» WHAT THIS TASK INVOLVES:
Nothing but the records themselves, exactly as written, should appear in the reply; leave out the pictures.

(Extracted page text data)
***

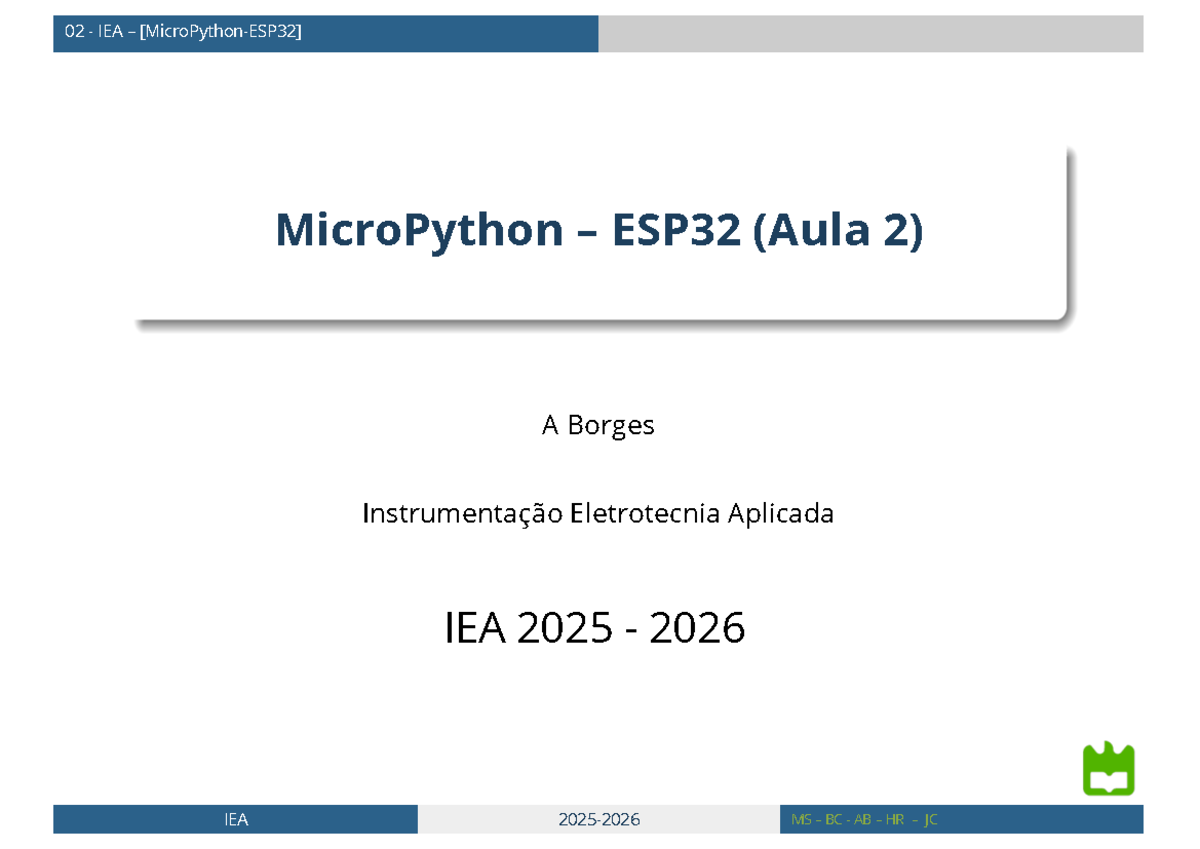 02 - IEA – [MicroPython-ESP32]

MicroPython – ESP32 (Aula 2)

A Borges

Instrumentação Eletrotecnia Aplicada

IEA 2025 - 2026

IEA

2025-2026

MS – BC - AB – HR – JC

***

» ANSWER TO THIS EXERCISE:
 02 - IEA – [MicroPython-ESP32]

MicroPython – ESP32 (Aula 2)

A Borges

Instrumentação Eletrotecnia Aplicada

IEA 2025 - 2026

IEA

2025-2026

MS – BC - AB – HR – JC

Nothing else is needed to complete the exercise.